Par Laetitia Dell'Anese, diététicienne au réseau de santé Pôle APSA
Le scorbut, une maladie causée par une carence importante en vitamine C et disparue depuis le XVIIIe siècle, semble faire son retour dans les pays industrialisés. Entre 2017 et 2018, quatre cas ont été diagnostiqués en France. Quel est le rôle de la vitamine C et comment se prévenir d’une éventuelle carence ?
L’humain est incapable de produire lui même ni de stocker la vitamine C, c’est pourquoi un apport quotidien est indispensable.
Sans aller jusqu’au scorbut, au moins un tiers de la population présenterait un déficit en vitamine C. Chez les adultes, les apports nutritionnels conseillés en vitamine C sont de 110 mg par jour. Mais nos besoins peuvent augmenter dans certaines situations pathologiques (fracture, infections…) ou en fonction de nos modes de vie comme le tabagisme et la consommation excessive d’alcool.
La vitamine C aussi appelée acide ascorbique remplit différentes fonctions dans notre organisme. Tout d’abord, elle contribue à réduire la fatigue et stimule notre système immunitaire. Mais ses fonctions ne s’arrêtent pas là. Elle participe également au maintien de la structure des tissus, joue un rôle dans la protection de nos vaisseaux sanguins, favorise la cicatrisation et pour finir augmente l’absorption du fer contenu dans les végétaux.
Elle se trouve essentiellement dans les produits végétaux. Les agrumes tels que les oranges, les clémentines, les mandarines, le citron et le pamplemousse sont riches en vitamines C. Une portion de ces agrumes apporte 60 mg de vitamine C couvrant la moitié de nos besoins journaliers. En fruits nous pouvons également citer les kiwis, les litchis et les cassis comme étant des sources intéressantes en cette vitamine.
Mais les légumes ne sont pas en reste puisqu’ils contiennent en moyenne 20 mg de vitamine C par portion. Et les champions de cette catégorie sont les poivrons et les choux.
Mais attention, la vitamine C est la plus fragile des vitamines. Elle est soluble dans l’eau et sensible à la chaleur, à l’air et à la lumière. Ce qui implique que plus le temps de cuisson est long, plus il y aura des pertes. Afin de préserver au mieux la vitamine C, il est recommandé de cuire les légumes à basse température et pendant une durée aussi courte que possible. La cuisson à la vapeur, au four à basse température, en papillote, au wok, à l’étouffée dans un minimum d’eau sont des modes de cuisson tout à fait adaptés !

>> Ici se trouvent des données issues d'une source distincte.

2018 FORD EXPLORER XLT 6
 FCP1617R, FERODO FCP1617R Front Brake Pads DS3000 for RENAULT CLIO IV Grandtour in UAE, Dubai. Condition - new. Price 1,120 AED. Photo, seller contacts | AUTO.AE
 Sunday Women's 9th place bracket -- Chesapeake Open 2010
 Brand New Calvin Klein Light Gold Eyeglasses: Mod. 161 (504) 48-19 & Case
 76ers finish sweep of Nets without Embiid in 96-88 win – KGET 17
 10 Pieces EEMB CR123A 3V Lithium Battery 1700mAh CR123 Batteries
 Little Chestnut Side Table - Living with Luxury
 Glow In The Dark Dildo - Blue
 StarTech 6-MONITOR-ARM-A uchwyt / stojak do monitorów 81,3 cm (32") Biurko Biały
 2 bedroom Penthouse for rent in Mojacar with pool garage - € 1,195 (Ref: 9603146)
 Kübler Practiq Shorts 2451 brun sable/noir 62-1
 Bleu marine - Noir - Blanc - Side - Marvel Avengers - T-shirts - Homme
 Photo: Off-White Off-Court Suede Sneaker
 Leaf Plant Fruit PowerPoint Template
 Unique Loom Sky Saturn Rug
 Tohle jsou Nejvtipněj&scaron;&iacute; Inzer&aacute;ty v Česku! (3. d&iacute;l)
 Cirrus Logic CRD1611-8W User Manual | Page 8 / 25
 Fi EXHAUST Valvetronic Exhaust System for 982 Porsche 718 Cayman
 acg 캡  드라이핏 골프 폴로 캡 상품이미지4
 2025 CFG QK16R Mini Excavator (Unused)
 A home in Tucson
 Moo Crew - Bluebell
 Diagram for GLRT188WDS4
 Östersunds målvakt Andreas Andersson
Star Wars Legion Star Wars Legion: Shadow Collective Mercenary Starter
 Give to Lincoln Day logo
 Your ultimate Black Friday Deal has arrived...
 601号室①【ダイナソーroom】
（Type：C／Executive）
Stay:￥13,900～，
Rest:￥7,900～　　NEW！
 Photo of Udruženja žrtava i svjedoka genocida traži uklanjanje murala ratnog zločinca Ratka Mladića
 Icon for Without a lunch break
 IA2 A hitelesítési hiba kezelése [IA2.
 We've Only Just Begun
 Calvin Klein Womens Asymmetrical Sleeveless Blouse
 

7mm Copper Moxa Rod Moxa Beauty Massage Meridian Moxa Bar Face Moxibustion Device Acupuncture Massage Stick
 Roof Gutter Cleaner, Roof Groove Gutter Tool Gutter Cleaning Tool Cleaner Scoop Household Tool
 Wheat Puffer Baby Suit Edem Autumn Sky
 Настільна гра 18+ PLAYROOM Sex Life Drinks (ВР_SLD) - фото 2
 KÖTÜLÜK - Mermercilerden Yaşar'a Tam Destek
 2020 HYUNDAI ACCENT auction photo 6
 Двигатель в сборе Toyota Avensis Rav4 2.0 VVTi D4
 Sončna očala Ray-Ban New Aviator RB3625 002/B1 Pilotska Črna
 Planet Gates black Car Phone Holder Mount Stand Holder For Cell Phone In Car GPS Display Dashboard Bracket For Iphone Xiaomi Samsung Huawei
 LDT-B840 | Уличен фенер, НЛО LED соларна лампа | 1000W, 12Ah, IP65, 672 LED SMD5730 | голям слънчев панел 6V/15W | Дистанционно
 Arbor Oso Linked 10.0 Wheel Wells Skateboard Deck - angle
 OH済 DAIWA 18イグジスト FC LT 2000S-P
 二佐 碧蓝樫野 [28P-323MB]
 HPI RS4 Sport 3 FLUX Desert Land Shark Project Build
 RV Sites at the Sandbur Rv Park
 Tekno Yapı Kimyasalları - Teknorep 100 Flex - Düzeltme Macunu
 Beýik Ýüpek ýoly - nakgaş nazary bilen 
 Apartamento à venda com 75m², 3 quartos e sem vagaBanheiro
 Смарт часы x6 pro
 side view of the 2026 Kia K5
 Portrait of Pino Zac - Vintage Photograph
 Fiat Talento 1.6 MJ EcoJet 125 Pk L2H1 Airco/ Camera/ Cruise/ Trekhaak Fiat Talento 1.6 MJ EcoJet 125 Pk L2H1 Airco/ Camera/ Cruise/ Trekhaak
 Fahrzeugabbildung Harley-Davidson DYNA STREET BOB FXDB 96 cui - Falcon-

Les choux sont les légumes d’hiver par excellence. Ils nous permettent de faire le plein en vitamine C. Une portion de 150 g de chou nous apporte 45 mg de vitamine C et couvre 40 % de nos besoins journaliers. Faibles en calories et en glucides (5 %), ils nous apportent aussi de la précieuse vitamine B9, vitamine qui participe à notre santé cardio vasculaire. Chou vert, chou blanc, chou rouge, chou de Bruxelles, chou rave, chou kale, chou-fleur, chou romanesco, chou frisé… N’hésitez pas à varier les plaisirs.
La choucroute, plat emblématique alsacien, est fabriquée à partir de chou lactofermenté. Crue ou cuite, la choucroute est riche en vitamine C, vitamine B9 et micronutriments. D’autre part, le processus de lactofermentation est bénéfique pour notre microbiote intestinal. Attention tout de même à la présence de sel ajouté qui est de l’ordre de 0,5 g de sel pour 100 g.
En période hivernale, la vitamine C est notre alliée santé. Elle contribue à réduire la fatigue et aide notre organisme à se protéger contre les infections virales et bactériennes de l’hiver. Nos besoins en vitamine C sont couverts en intégrant 5 portions de fruits et légumes par jour, c’est-à-dire 2 portions de fruits et 3 portions de légumes dans notre alimentation quotidienne. Du fait de la fragilité de cette vitamine à la chaleur, pensez à intégrer des crudités à vos repas, et cela même en hiver.